TEXTE FOURNI:
•••
Clément Rosset, arlequin philosophe
Clément Rosset a été retrouvé mort dans son appartement parisien le 27 mars 2018. » Au lendemain de cette dépêche de l’AFP, la presse aussitôt rend hommage à un penseur « atypique » ou « inclassable ». L’épitaphe, qui en soi n’est pas fausse, révèle surtout un embarras : comment qualifier Rosset autrement que sur le mode privatif ou négatif ? C’est le type atypique, de la classe agitée des inclassables. Une sorte de cancre mais génial. Faute de mieux, on hasarde « iconoclaste », et Livres Hebdo s’émeut au souvenir du « philosophe des chemins de traverse », comme si le défunt était Sylvain Tesson. France Culture se risque à « gai savant », ce qui eût furieusement rappelé au regretté, grand lecteur de BD, le Gai-Luron de Gotlib.
•••
ENTRÉES:
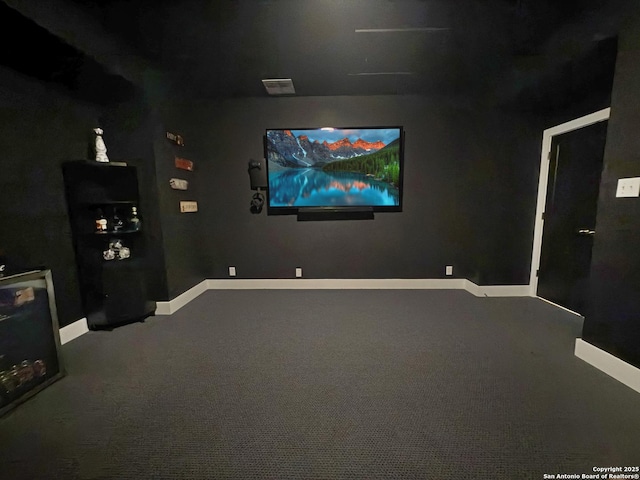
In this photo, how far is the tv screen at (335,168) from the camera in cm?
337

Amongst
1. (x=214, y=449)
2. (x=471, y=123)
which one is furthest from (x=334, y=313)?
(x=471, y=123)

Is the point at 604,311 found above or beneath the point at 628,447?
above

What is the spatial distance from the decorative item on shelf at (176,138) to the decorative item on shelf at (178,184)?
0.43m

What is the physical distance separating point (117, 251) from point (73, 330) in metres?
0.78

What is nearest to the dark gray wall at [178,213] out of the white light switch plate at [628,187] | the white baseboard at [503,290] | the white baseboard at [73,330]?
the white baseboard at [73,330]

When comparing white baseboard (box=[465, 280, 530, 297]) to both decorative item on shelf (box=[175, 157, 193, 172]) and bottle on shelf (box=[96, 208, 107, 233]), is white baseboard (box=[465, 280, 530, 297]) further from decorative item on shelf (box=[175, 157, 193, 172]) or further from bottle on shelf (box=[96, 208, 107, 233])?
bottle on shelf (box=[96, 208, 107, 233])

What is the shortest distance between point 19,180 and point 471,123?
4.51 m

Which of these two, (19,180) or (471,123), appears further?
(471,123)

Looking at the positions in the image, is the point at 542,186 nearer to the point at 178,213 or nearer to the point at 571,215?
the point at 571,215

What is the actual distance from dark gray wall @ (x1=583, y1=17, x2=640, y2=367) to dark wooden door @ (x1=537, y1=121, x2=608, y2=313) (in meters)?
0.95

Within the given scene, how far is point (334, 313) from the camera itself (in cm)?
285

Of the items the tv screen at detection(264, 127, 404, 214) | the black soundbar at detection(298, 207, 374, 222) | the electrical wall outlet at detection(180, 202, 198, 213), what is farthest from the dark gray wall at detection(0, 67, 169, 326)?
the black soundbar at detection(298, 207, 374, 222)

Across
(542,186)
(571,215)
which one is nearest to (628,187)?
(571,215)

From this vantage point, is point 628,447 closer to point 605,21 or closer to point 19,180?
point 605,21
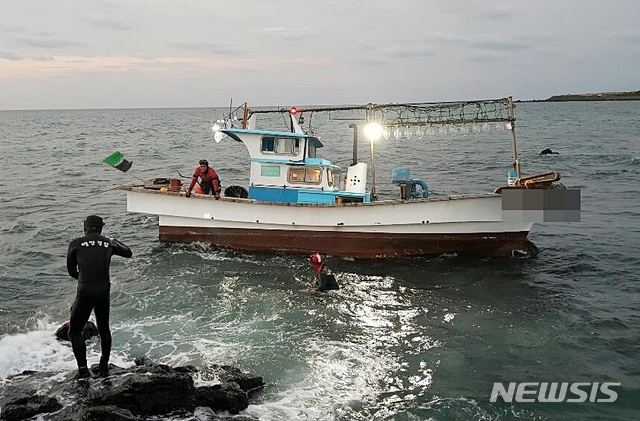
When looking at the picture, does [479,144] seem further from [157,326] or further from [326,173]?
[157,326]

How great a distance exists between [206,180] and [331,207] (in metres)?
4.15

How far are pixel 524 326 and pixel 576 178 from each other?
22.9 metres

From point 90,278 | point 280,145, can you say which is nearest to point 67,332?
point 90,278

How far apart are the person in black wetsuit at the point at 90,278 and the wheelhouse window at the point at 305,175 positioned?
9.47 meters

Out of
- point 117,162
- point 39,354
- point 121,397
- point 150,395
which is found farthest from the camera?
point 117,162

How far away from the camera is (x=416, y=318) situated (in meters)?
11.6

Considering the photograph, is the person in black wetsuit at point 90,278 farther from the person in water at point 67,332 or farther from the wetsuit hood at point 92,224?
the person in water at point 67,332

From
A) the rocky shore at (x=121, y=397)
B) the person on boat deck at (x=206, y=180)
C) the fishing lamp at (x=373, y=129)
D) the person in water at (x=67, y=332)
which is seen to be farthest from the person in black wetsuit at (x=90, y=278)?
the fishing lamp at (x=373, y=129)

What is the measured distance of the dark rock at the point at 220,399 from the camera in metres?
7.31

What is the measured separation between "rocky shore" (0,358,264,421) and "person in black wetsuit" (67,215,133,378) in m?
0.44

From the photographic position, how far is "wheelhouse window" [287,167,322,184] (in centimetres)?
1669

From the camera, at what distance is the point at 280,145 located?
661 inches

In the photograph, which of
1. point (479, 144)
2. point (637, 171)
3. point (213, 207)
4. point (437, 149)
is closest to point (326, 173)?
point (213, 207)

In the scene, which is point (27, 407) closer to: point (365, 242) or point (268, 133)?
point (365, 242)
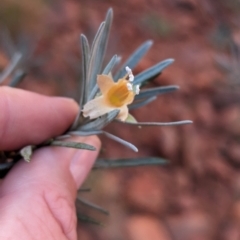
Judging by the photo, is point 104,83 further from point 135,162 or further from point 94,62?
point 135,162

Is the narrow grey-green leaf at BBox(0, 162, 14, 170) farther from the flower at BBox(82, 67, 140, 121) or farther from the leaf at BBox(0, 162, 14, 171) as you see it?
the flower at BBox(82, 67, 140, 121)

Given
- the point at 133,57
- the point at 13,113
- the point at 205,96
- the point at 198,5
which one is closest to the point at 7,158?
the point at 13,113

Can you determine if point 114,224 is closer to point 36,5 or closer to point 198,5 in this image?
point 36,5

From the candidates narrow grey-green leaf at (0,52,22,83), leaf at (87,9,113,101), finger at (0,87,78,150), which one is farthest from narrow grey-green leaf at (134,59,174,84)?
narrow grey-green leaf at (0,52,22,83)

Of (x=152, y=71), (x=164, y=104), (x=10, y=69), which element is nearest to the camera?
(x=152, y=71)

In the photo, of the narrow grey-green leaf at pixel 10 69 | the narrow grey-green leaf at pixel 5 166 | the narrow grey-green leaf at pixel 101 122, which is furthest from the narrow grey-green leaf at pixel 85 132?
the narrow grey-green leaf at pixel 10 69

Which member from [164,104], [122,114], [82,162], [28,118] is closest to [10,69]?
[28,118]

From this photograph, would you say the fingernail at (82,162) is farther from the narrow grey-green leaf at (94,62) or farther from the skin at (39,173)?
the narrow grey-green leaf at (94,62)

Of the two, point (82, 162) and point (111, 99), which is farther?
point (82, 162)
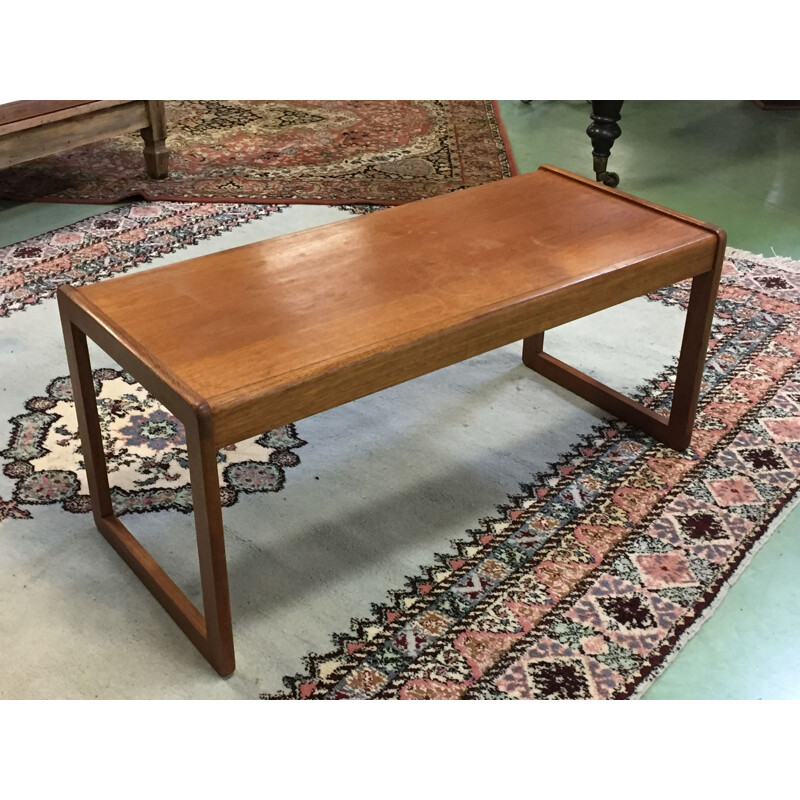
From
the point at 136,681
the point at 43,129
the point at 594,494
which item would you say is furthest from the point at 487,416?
•••
CONSIGNE: Pour chacune des affirmations suivantes, indiquez par oui ou par non si elle concorde avec le texte sur Clément Rosset, en citant mot pour mot le passage qui tranche. (a) Clément Rosset a été retrouvé mort dans son appartement parisien le 27 mars 2018. (b) La dépêche annonçant sa mort provenait de Livres Hebdo. (c) Clément Rosset était un grand lecteur de bandes dessinées.

RÉPONSE:
(a) Oui : « Clément Rosset a été retrouvé mort dans son appartement parisien le 27 mars 2018 ».
(b) Non : « Au lendemain de cette dépêche de l’AFP ».
(c) Oui : « grand lecteur de BD ».